En tout, neuf personnes du LIST travailleront sur ce projet : sept sur la partie technique/management et deux en tant que fonction support (finance et affaires légales).
Terra Matters intervient dans le programme de travail lié à la digitalisation (Value Chain Digitalization). Quel sera son rôle ?
LG : Nous allons travailler avec différents partenaires basés dans plusieurs pays européens. Il y a notamment le CETIM (Espagne) qui a un rôle important dans ce programme de travail, ainsi que Scantrust (Suisse) et Made2Flow (Allemagne), par exemple. Ensemble, nous allons développer une infrastructure qui va permettre la collecte et la transmission de données des produits textiles. Ce travail s’inscrit dans la directive ESPR et plus spécifiquement dans la notion de passeport numérique de produit (DPP). Tous les produits devront disposer de ce passeport, qui est encore en cours de définition, et qui comprendra toutes les informations concernant les impacts environnementaux des produits, et tous les aspects de circularité.
Et c’est là que Terra Matters a son rôle à jouer, puisque nous fournissons une plateforme digitale permettant d’identifier, pour un produit donné, toutes les propriétés circulaires, tant au moment de sa conception (Comment a-t-il été conçu ? Contient-il des matières recyclées ou réemployées ?), qu’au cours de la vie du produit (Est-il réparable ?), et évidemment aussi en fin de vie (Est-il démontable ? Peut-il être réutilisé pour d’autres objectifs que son but initial ? Peut-il être amélioré ?). En bref, quelles sont les propriétés circulaires permettant que le produit ne devienne pas un déchet ?
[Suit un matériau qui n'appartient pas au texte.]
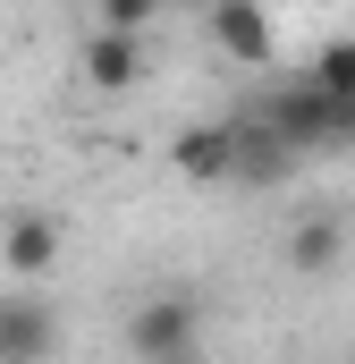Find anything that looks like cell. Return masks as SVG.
Listing matches in <instances>:
<instances>
[{
	"label": "cell",
	"mask_w": 355,
	"mask_h": 364,
	"mask_svg": "<svg viewBox=\"0 0 355 364\" xmlns=\"http://www.w3.org/2000/svg\"><path fill=\"white\" fill-rule=\"evenodd\" d=\"M102 9V26H119V34H144L153 17H161V0H93Z\"/></svg>",
	"instance_id": "11"
},
{
	"label": "cell",
	"mask_w": 355,
	"mask_h": 364,
	"mask_svg": "<svg viewBox=\"0 0 355 364\" xmlns=\"http://www.w3.org/2000/svg\"><path fill=\"white\" fill-rule=\"evenodd\" d=\"M170 170L195 178V186H229V119H195V127H178Z\"/></svg>",
	"instance_id": "9"
},
{
	"label": "cell",
	"mask_w": 355,
	"mask_h": 364,
	"mask_svg": "<svg viewBox=\"0 0 355 364\" xmlns=\"http://www.w3.org/2000/svg\"><path fill=\"white\" fill-rule=\"evenodd\" d=\"M305 85H322V93H355V34L313 43V60H305Z\"/></svg>",
	"instance_id": "10"
},
{
	"label": "cell",
	"mask_w": 355,
	"mask_h": 364,
	"mask_svg": "<svg viewBox=\"0 0 355 364\" xmlns=\"http://www.w3.org/2000/svg\"><path fill=\"white\" fill-rule=\"evenodd\" d=\"M161 9H186V0H161Z\"/></svg>",
	"instance_id": "12"
},
{
	"label": "cell",
	"mask_w": 355,
	"mask_h": 364,
	"mask_svg": "<svg viewBox=\"0 0 355 364\" xmlns=\"http://www.w3.org/2000/svg\"><path fill=\"white\" fill-rule=\"evenodd\" d=\"M203 26H212V51L229 68H271L279 60V34H271L263 0H203Z\"/></svg>",
	"instance_id": "4"
},
{
	"label": "cell",
	"mask_w": 355,
	"mask_h": 364,
	"mask_svg": "<svg viewBox=\"0 0 355 364\" xmlns=\"http://www.w3.org/2000/svg\"><path fill=\"white\" fill-rule=\"evenodd\" d=\"M347 263V229L330 220V212H305L296 229H288V272L296 279H339Z\"/></svg>",
	"instance_id": "8"
},
{
	"label": "cell",
	"mask_w": 355,
	"mask_h": 364,
	"mask_svg": "<svg viewBox=\"0 0 355 364\" xmlns=\"http://www.w3.org/2000/svg\"><path fill=\"white\" fill-rule=\"evenodd\" d=\"M254 119L279 127L296 153H355V93H322L305 77H288V85H271L254 102Z\"/></svg>",
	"instance_id": "1"
},
{
	"label": "cell",
	"mask_w": 355,
	"mask_h": 364,
	"mask_svg": "<svg viewBox=\"0 0 355 364\" xmlns=\"http://www.w3.org/2000/svg\"><path fill=\"white\" fill-rule=\"evenodd\" d=\"M77 68H85V85H93V93H136L153 60H144V34L93 26V43H85V60H77Z\"/></svg>",
	"instance_id": "7"
},
{
	"label": "cell",
	"mask_w": 355,
	"mask_h": 364,
	"mask_svg": "<svg viewBox=\"0 0 355 364\" xmlns=\"http://www.w3.org/2000/svg\"><path fill=\"white\" fill-rule=\"evenodd\" d=\"M127 356L136 364H195L203 356V296L195 288H153L127 314Z\"/></svg>",
	"instance_id": "2"
},
{
	"label": "cell",
	"mask_w": 355,
	"mask_h": 364,
	"mask_svg": "<svg viewBox=\"0 0 355 364\" xmlns=\"http://www.w3.org/2000/svg\"><path fill=\"white\" fill-rule=\"evenodd\" d=\"M305 170V153L279 136V127H263V119H229V186H288Z\"/></svg>",
	"instance_id": "5"
},
{
	"label": "cell",
	"mask_w": 355,
	"mask_h": 364,
	"mask_svg": "<svg viewBox=\"0 0 355 364\" xmlns=\"http://www.w3.org/2000/svg\"><path fill=\"white\" fill-rule=\"evenodd\" d=\"M60 255H68V229H60L51 212H17V220L0 229V272L17 279V288H43V279L60 272Z\"/></svg>",
	"instance_id": "6"
},
{
	"label": "cell",
	"mask_w": 355,
	"mask_h": 364,
	"mask_svg": "<svg viewBox=\"0 0 355 364\" xmlns=\"http://www.w3.org/2000/svg\"><path fill=\"white\" fill-rule=\"evenodd\" d=\"M60 339H68V322H60V305L43 296V288H0V364H51L60 356Z\"/></svg>",
	"instance_id": "3"
}]
</instances>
Qui sont les autres partenaires et quels rôles jouent-ils ?
XFV : Il y a en tout 19 partenaires. On retrouve des RTO - pour Research and Technology Organizations -, comme le CTB – Centre scientifique & technique de l’industrie textile belge, des spécialistes de la chaîne d’approvisionnement, des universités, des petites et moyennes entreprises, et comme nous le disions des industriels qui vont entre autres nous apporter les lignes de test. On retrouve aussi des associations non gouvernementales, telles que Humana, pour tout ce qui est impact sur les pays tiers. Pour la partie exploitation des résultats, nous pouvons compter sur ENA, responsable du programme de travail 7 (Exploitation strategy for EPR mainstreaming).
TRUSTex sera en contact de manière récurrente avec d’autres projets Horizon et Interreg, notamment ECHT et Circulatex, avec lequels nous allons nous coordonner pour améliorer nos résultats respectifs.
Quels sont selon vous les plus grands obstacles dans ce projet, qui est prévu sur 36 mois avec un budget de 7 millions d’euros ?
LG : Comme nous l’avons mentionné, dans le contexte de la directive déchets, la quantité de déchets textiles qui vont devoir être collectés va énormément augmenter. Et aujourd’hui, les infrastructures logistiques et les technologies actuelles ne sont pas encore adaptées. Il y a donc un énorme mise à échelle à faire à la fois en physique sur les infrastructures, mais aussi sur la technologie.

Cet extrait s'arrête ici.